Thanks for the reference, it's a goldmine. Moving on..
I was counting prosperity by GDP not by per capita income. Prosperity in Saudi Arabia can hardly be assessed by per capita income because out of a population of 27 million, 5.5 million are mostly poorly paid foreign laborers. But in any event Saudi Jihadis have overwhelmingly come from the well-off indigenous population.
Ok, well apart from begging the question as to why no action has been taken against the Sauds for their role in the proliferation of extremism, I still don't think that Saudi Arabia qualifies as a modern prosperous state in the sense any reasonable person might understand.
But set aside that example. I'll give you a better example to show that it has almost nothing to do with economics and everything to do with religion. The Jihadis recently busted in England were second generation Pakistani Muslims and at least two caucasian converts. Clearly economic oppression or lack of education wasn't the driving factor.
No, if the accounts relating to the 07/07 bombings are anything to go by, radicalisation stemming primarily from the invasion of Iraq may have been to blame, which was a point I made in my first post in this thread that you largely still haven't answered.
Actually, I didn't bring it up, your statement was ", show me a single modern prosperous society where extreme fundamentalism of any creed has ever held sway I pointed out that evangelicalism (which is fundamentalist Christianity) has a proportianately large number of adherents and continues to grow in two of the most prosperous modern societies in the world.

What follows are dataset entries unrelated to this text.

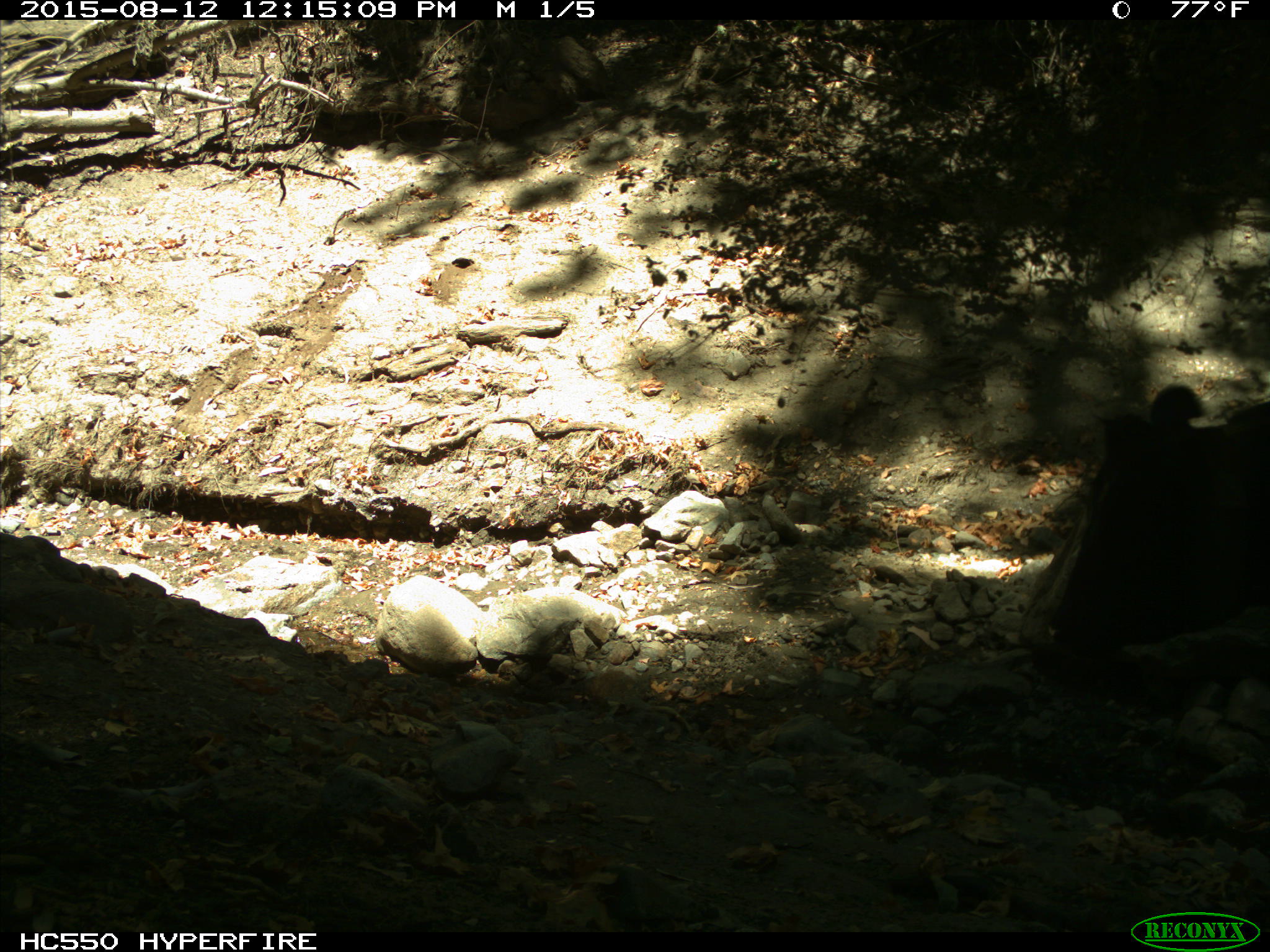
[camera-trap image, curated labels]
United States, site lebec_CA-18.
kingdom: Animalia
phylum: Chordata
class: Mammalia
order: Artiodactyla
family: Bovidae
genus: Bos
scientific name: Bos taurus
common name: domestic cow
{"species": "Bos taurus (domestic cow)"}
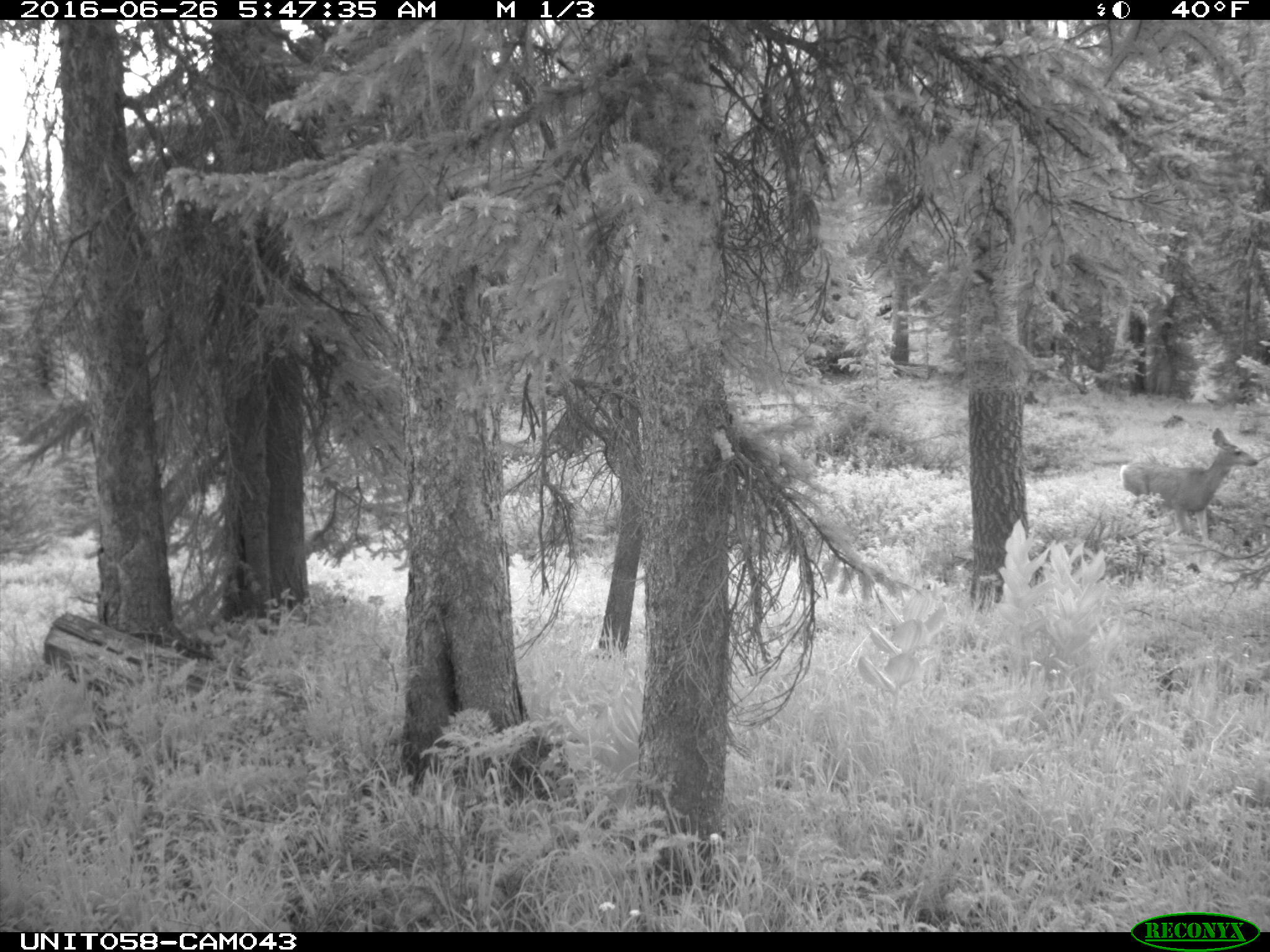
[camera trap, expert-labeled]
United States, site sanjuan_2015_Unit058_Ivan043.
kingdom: Animalia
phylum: Chordata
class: Mammalia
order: Artiodactyla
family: Cervidae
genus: Odocoileus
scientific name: Odocoileus hemionus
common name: mule deer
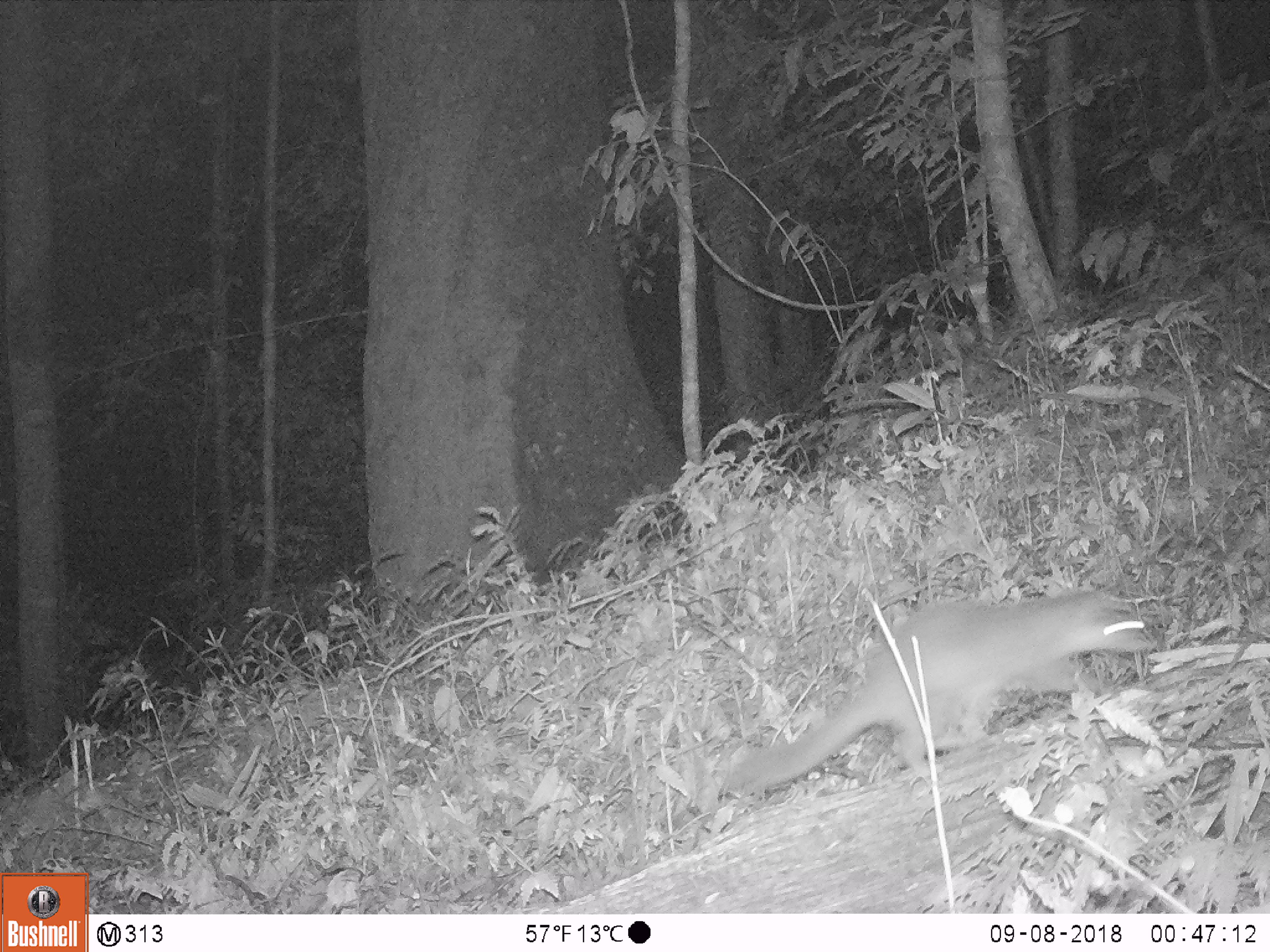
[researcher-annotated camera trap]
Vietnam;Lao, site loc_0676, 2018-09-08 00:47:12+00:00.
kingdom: Animalia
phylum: Chordata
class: Mammalia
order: Carnivora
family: Mustelidae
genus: Melogale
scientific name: Melogale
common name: ferret badger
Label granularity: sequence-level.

Unlike Islam, most fundamentalist religions don't have an integrated political theory so they don't have the capacity or the desire to "hold sway."
The point (which you missed again) being that US fundamentalist christianity, although popular, doesn't form part of the basis for the running of the country (despite the best efforts of some of its adherents).
Notice how in every theory above the blame lies at the doorstep of the West and Israel, you know come to think of it you're right, we are the problem! If the Dar-El-Harb would just cease to exist, we'd have worldwide peace and tranquility under the reign of a single Caliphate ruled according to Sharia. Our continued willful refusal to submit really is the big impediment to peace.
Yes, why should we let reality get in the way of dogma? The problem for you is that the foundation of Israel DID create a huge refugee problem that festers to this day. Support for the Shah DID contribute to the ascendence of the iranian mullahs. Both are uncomfortable truths for you because they undermine your underlying position that the entirety of muslims are evil by nature and not at all a product of the context in which they occur. That's why you dismiss it out of hand I assume?
..along with the 40% mentioned in the Jakarta post../
A source for which you still haven't provided any reference. Have that 40% indicated a willingness to commit violence against non-believers? If not it's a moot point really.
the rioting crowds carrying banners saying behead all blasphemers
For which you still can't provide any source at all to suggest represents anything more than a disturbed minority.
I know, I know, its a coincidence that almost everywhere in the world we have people being slaughtered Islam is a factor..
You forgot to mention the thousands of dead in Iraq killed by allied air action, the huge casualties sustained over years of fighting in Sri Lanka, the Rwandan genocide, the mass killings of muslims at the hands of christian serbs, sectarian violence at the hands of Indian hindus, many thousands of dead to decades of political violence in Latin America, massacres of muslims by christians in Nigeria etc etc.